The Teeter EP-960 is considered one of the best ones in the industry. This product weighs 65.5 pounds and can sustain weight up to 300 pounds. Those who have used this product rely on the safety features to avoid injury. It has preset angles of inversion for 20, 40, or 60 degrees. The EZ-Reach System pops in for good comfort and grip, allowing triple lock security when reaching for the ankles. The larger handles allow for a better stretch. Finally, the bed is sturdy and comfortable and is also made with the Teeter Patented Flex Technology, which allows for more range of movement and stretching options.
The Innova inversion table is made from heavy-duty steel tubing and can handle weight up to 300 pounds. It has a four-position side inversion pin that carries the degree of inversion.
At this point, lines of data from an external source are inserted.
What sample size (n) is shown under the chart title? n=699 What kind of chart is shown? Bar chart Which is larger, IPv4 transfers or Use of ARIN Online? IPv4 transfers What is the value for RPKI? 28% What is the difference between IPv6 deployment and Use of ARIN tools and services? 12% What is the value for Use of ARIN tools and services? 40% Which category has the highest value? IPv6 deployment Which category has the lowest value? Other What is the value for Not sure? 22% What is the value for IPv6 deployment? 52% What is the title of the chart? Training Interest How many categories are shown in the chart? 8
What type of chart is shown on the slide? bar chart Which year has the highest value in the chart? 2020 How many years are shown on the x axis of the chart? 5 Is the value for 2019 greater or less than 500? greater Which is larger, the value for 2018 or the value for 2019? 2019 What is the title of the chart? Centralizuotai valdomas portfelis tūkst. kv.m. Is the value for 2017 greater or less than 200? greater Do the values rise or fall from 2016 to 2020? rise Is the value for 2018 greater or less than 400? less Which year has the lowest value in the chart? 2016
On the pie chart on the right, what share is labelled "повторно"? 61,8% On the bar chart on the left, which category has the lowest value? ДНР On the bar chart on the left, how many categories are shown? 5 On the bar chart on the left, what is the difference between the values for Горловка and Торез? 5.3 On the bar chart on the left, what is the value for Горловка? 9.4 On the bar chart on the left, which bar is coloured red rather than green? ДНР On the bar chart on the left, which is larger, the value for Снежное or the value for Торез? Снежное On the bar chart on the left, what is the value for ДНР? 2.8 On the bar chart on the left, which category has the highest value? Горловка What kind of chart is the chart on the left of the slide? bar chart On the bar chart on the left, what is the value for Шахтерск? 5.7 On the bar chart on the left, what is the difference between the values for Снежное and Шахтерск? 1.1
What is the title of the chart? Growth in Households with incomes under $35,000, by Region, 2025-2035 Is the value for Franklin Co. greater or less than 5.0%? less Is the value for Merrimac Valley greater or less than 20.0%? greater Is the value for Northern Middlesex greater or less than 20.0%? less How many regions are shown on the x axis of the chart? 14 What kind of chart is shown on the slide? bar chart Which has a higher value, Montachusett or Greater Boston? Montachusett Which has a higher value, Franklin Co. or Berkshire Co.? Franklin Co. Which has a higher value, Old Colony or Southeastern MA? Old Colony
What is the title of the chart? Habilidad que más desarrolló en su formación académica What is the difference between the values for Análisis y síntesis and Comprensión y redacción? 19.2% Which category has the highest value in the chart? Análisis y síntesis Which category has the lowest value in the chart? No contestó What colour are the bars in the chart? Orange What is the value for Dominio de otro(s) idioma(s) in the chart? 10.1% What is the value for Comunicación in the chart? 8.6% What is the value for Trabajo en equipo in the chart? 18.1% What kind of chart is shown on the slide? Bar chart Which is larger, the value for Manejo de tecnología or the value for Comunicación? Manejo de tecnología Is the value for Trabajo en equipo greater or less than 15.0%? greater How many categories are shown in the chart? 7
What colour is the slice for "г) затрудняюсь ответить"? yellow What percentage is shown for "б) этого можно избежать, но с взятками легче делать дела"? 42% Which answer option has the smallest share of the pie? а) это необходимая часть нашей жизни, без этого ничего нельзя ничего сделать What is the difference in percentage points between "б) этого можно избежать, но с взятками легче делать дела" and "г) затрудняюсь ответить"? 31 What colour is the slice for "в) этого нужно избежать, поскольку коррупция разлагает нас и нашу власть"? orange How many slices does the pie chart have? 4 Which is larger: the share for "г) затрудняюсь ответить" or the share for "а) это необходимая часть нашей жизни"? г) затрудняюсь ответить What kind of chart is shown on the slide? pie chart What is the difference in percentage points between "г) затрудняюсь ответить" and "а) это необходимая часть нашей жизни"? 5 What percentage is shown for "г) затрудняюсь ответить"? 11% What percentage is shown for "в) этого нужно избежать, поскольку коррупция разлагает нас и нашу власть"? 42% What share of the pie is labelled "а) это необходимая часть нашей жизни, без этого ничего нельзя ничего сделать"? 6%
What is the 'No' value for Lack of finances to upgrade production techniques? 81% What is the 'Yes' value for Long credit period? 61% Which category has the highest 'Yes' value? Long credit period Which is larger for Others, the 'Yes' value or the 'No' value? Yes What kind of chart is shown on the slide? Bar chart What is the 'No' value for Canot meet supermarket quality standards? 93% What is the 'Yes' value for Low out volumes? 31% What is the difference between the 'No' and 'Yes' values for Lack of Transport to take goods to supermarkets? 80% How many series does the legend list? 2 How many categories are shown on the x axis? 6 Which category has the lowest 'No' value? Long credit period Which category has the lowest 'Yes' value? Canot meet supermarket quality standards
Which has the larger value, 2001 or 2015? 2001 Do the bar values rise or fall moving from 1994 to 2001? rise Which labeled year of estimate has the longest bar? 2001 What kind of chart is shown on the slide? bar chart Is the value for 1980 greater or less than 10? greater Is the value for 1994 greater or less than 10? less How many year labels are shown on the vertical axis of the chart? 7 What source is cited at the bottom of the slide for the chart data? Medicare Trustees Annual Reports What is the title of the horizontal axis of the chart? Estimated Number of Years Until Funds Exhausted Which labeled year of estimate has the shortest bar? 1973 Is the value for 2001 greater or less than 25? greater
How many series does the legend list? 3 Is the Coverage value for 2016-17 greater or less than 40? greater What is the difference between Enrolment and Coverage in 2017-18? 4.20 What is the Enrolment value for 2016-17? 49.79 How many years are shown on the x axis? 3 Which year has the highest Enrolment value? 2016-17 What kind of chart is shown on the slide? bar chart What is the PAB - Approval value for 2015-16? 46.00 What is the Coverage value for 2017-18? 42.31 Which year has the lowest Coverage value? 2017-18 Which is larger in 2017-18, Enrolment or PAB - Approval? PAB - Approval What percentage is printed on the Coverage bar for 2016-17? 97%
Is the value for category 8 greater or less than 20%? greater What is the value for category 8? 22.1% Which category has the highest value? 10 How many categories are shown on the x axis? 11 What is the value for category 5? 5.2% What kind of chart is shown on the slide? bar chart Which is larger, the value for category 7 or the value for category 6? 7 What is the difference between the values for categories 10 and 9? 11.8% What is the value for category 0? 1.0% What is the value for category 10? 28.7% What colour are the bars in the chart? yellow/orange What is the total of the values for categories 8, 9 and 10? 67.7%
After adjusting this pin, you will have a more comfortable and consistent decompression position every time. It also comes with an adjustable lumbar support for those with lower back pain. What customers like the most are the multiple mode massage settings. The lumbar pad can adjust to massage therapy or isolated heat. It has combined heat and massage options making it highly sought after.
Spinal Decompression – Relief for Back Pain
Having chronic back pain makes daily life miserable and sometimes it can be hard to move, let alone function. Long car rides, office hours, sitting in a chair and less exercise are causes for such chronic back pain. Spinal decompression can be a form of relief for those who suffer from back pain. With the help of decompression therapy, you are sure to get temporary relief. Talk to your doctor about further treatment options and if decompression surgery is the way to go. How will you be using spinal decompression?